● **About this exercise**: Translate this sentence from the blog post about an actor's life into Spanish: "The reality involved living at my mom's for four months, before coming back to New York to get a job in a restaurant."

● **Text passage**:

:::

An Actor’s (Imperfect) Life

An Actor’s (Imperfect) Life

December 17, 2014 Uncategorized 0

(Several years ago, I was introduced to Amanda through a mutual friend. We survived an odious comedy show together and made each other laugh and voila: a friendship was born!  As I’ve built up my coaching business, and  heightened my interest in helping artists, Amanda has been a great guinea pig inspiration; one of my many talented, fearless friends who teach me as much I do them. A working professional actress, I asked her if she’d be interested in writing for the blog and she delighted me with this bold piece on the hard choices that she makes, every day, in her determination to construct a life for herself that is worthy on her terms. Enjoy!)

When I graduated from the UK’s prestigious Royal Academy of Dramatic Art (RADA) with a Master’s degree two years ago, I felt, as many people do, that I was going to take over the world, that it was going to be different, that I would come back to the US a huge success.  The reality involved living at my mom’s for four months, before coming back to New York to get a job in a restaurant.

:::

Items from a data source
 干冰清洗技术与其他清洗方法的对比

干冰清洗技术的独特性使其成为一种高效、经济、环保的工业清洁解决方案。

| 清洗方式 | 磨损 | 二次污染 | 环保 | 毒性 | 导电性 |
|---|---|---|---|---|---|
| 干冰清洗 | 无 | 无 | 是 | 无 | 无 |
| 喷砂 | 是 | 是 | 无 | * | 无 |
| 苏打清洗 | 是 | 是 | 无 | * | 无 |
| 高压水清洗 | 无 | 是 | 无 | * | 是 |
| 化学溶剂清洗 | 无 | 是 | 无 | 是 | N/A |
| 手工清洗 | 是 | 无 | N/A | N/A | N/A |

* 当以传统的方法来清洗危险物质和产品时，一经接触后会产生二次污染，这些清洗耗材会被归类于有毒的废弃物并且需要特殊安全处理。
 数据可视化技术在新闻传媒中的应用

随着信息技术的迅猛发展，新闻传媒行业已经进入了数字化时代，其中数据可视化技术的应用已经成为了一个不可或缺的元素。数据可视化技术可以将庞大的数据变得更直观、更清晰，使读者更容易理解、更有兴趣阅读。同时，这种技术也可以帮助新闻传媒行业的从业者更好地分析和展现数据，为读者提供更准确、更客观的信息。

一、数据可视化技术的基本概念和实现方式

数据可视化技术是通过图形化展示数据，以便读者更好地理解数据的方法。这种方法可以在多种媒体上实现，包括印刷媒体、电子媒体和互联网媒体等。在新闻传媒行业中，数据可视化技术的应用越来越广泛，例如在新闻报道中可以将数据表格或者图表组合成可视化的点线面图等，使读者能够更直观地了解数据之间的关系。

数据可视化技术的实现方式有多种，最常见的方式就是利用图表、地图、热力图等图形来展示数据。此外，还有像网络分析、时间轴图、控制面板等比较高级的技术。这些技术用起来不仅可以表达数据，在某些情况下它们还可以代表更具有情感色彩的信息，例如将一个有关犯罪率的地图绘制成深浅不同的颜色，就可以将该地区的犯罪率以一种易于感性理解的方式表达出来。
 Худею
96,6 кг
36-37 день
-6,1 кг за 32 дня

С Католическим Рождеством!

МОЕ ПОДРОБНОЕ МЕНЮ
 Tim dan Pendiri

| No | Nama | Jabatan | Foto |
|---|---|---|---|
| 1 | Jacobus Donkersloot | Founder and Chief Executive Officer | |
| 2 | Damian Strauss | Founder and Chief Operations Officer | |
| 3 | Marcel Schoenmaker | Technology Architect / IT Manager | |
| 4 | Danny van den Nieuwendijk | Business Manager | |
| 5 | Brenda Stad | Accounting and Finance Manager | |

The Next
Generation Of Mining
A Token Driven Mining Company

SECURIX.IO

:::

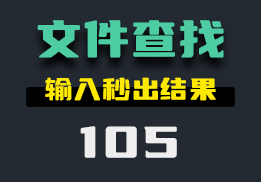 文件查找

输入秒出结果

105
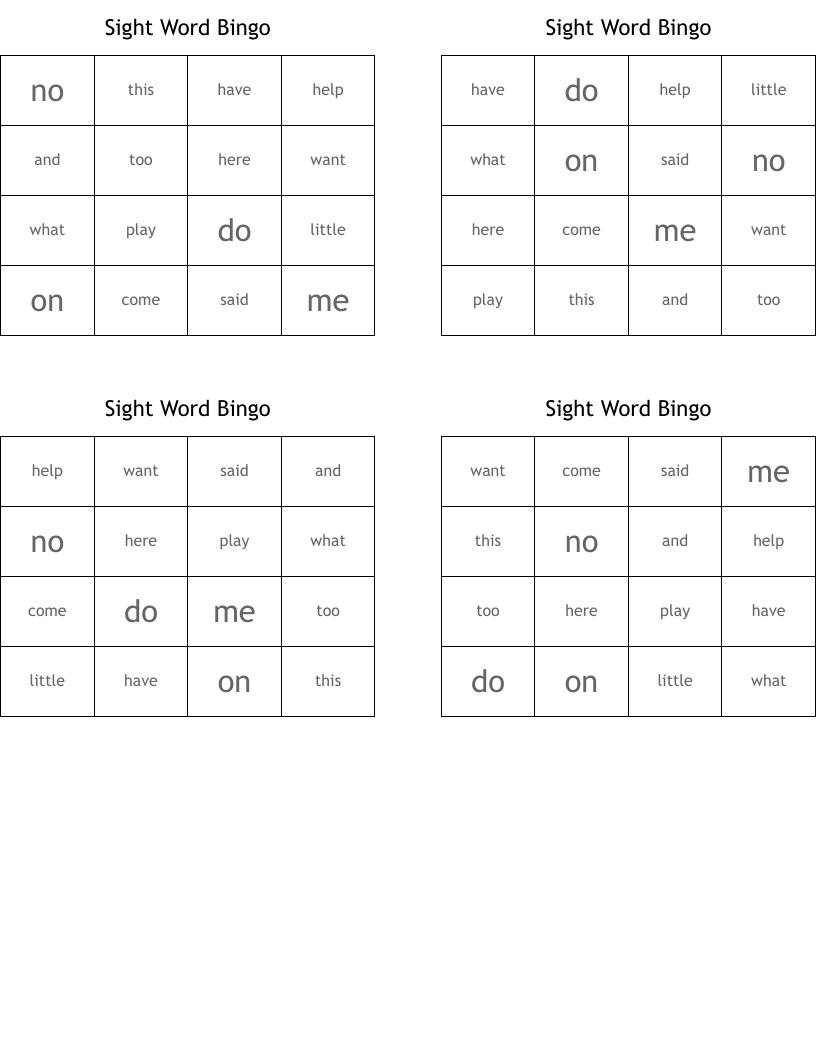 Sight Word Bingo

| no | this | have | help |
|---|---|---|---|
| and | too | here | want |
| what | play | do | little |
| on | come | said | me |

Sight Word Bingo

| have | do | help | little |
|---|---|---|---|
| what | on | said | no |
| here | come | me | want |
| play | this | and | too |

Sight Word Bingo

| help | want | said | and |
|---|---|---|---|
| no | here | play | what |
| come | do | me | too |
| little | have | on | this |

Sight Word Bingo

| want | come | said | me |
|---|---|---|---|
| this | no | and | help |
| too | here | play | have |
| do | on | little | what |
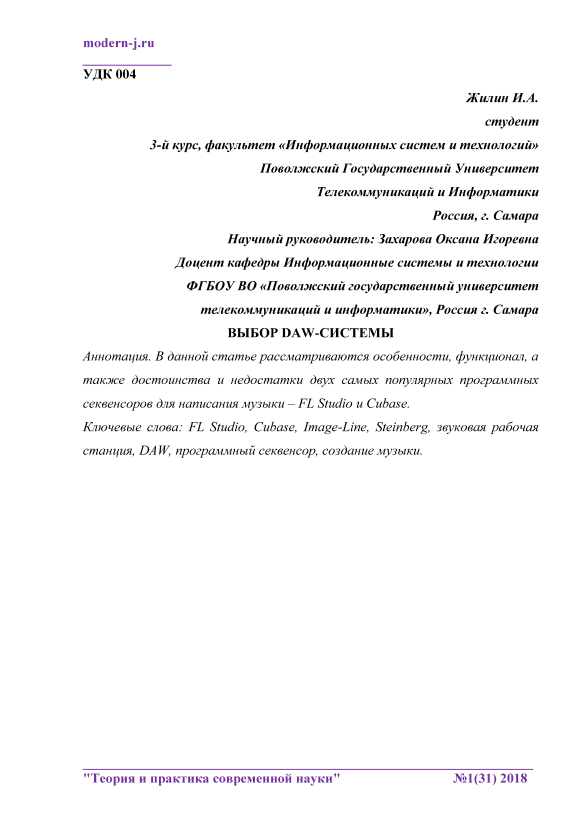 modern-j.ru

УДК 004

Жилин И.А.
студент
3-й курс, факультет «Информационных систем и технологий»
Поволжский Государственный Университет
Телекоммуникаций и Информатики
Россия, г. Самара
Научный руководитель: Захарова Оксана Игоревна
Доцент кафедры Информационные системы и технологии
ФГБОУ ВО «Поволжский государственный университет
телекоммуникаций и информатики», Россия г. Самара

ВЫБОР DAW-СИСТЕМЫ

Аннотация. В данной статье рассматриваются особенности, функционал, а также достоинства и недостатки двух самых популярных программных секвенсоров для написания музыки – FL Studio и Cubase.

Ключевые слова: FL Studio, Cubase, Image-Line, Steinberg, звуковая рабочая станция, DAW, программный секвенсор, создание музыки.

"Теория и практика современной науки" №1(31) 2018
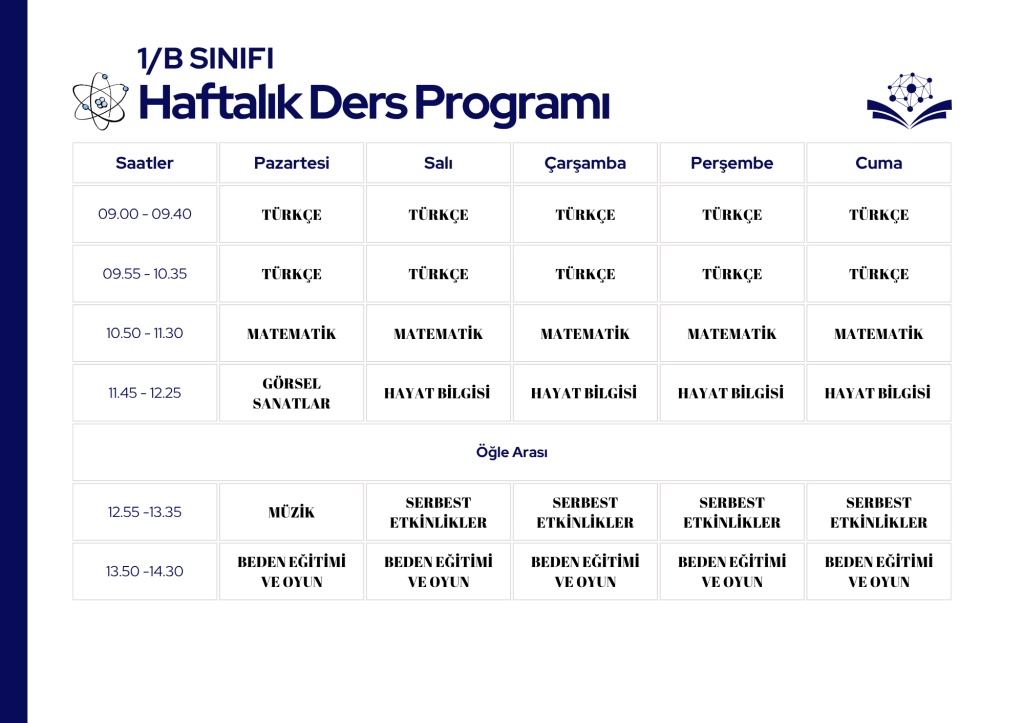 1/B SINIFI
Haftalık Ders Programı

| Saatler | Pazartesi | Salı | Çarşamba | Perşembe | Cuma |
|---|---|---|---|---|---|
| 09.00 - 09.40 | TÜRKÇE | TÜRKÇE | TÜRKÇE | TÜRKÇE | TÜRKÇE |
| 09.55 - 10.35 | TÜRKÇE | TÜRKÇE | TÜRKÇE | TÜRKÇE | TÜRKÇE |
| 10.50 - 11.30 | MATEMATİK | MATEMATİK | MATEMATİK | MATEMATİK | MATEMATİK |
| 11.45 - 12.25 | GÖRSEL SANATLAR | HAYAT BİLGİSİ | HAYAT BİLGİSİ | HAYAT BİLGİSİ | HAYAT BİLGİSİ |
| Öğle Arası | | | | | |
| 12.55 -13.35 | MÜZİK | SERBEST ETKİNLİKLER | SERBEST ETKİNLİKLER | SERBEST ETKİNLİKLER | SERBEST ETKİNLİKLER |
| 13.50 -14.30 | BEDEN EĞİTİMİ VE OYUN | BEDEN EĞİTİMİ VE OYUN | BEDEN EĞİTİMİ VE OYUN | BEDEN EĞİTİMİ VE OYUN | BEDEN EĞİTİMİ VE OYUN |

:::

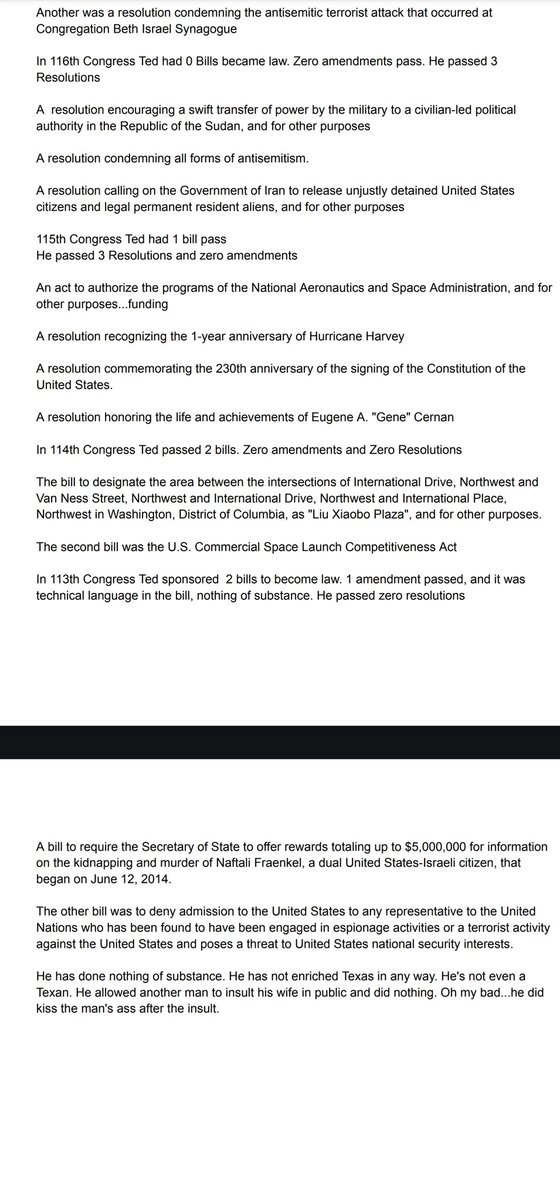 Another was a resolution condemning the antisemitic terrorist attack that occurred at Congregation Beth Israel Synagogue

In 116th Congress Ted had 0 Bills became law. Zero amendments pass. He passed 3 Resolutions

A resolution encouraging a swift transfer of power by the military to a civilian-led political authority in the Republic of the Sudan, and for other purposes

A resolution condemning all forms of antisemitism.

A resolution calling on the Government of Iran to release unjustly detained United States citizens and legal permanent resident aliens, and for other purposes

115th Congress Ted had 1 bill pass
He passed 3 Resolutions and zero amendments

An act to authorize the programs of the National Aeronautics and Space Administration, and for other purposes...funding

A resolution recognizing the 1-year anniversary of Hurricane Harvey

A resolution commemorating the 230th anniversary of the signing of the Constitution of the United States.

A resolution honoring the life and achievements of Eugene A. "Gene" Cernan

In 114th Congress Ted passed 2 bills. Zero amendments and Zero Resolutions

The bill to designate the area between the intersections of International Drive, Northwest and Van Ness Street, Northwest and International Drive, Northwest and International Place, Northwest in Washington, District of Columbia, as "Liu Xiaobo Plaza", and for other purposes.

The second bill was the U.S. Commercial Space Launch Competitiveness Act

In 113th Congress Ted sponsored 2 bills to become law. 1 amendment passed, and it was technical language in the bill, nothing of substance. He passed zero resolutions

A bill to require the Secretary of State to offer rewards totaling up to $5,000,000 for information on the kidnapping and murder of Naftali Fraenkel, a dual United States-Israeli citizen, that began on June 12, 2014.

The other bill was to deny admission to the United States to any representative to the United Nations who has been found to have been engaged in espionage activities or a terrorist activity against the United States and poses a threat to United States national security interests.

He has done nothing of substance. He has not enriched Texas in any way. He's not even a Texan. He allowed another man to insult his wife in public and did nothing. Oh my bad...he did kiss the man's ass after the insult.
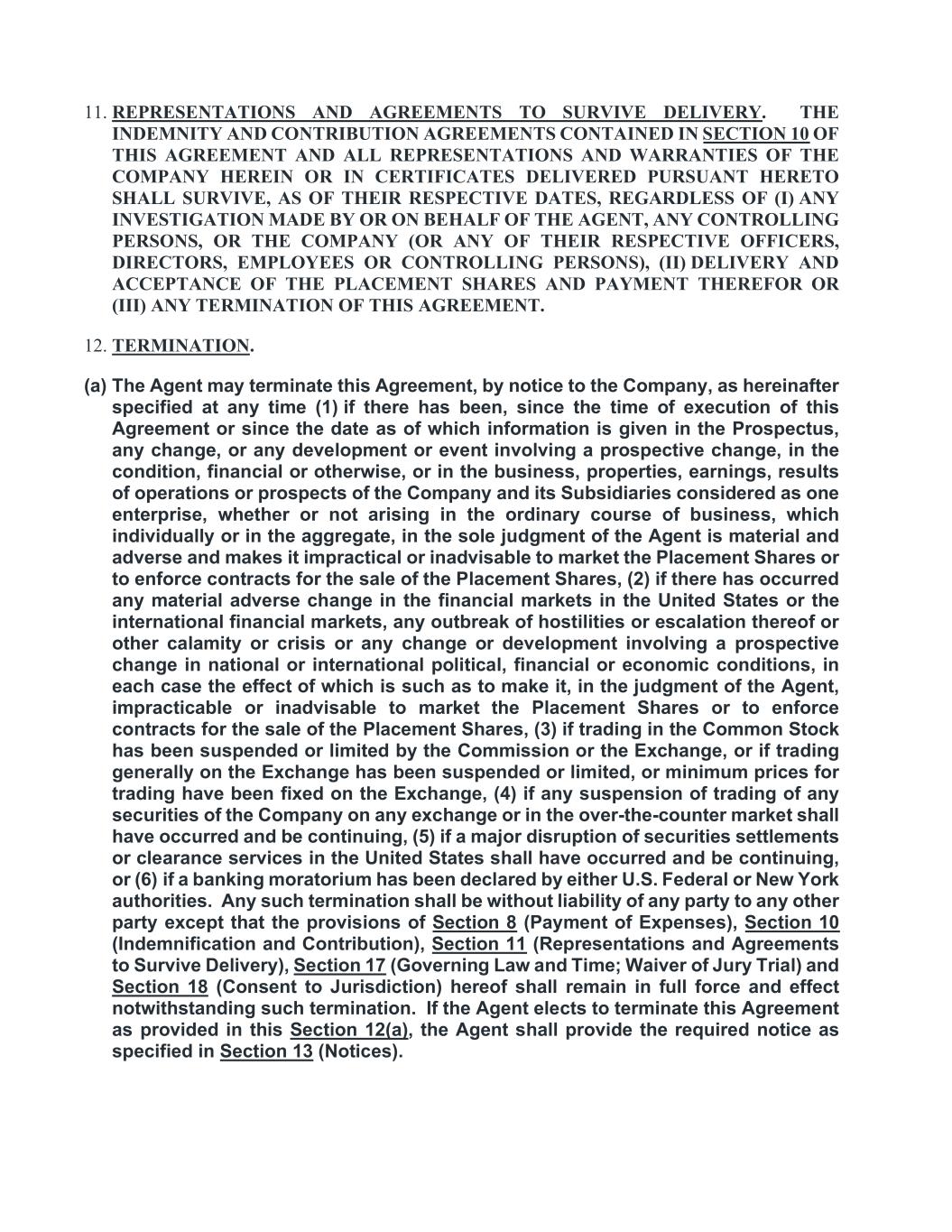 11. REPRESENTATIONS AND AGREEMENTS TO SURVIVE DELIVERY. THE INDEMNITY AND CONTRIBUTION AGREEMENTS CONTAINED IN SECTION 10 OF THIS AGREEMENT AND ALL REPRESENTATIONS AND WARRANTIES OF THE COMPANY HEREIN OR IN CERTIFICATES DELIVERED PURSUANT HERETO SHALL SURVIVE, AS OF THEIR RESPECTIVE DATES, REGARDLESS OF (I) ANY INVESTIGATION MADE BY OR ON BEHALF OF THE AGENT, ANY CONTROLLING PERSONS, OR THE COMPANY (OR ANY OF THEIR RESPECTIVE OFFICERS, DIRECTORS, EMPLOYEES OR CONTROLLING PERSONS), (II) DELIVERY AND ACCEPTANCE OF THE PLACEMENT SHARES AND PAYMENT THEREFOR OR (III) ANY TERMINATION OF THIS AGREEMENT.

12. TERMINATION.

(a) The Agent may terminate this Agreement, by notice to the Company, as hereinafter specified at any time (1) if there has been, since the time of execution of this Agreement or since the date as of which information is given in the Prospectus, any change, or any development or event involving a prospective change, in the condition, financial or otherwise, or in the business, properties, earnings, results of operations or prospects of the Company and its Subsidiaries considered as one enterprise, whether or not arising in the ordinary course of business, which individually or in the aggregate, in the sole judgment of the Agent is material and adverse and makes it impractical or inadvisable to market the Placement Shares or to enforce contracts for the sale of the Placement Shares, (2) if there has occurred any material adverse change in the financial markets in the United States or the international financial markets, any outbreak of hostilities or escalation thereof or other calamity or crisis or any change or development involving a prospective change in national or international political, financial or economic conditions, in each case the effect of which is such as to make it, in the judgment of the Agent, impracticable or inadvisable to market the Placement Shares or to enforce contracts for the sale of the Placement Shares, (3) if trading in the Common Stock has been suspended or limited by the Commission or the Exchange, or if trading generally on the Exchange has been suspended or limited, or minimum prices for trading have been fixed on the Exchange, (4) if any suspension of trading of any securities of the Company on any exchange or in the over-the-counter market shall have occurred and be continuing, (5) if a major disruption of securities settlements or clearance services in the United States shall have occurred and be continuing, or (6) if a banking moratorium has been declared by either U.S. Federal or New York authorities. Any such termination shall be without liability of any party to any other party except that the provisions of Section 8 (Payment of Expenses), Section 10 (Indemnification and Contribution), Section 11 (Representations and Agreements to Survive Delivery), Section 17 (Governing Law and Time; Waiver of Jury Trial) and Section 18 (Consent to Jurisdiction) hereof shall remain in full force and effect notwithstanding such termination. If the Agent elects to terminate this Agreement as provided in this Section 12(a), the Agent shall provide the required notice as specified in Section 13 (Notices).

:::

● **Exercise response**: La realidad consistió en vivir en casa de mi mamá durante cuatro meses, antes de volver a Nueva York para conseguir un trabajo en un restaurante.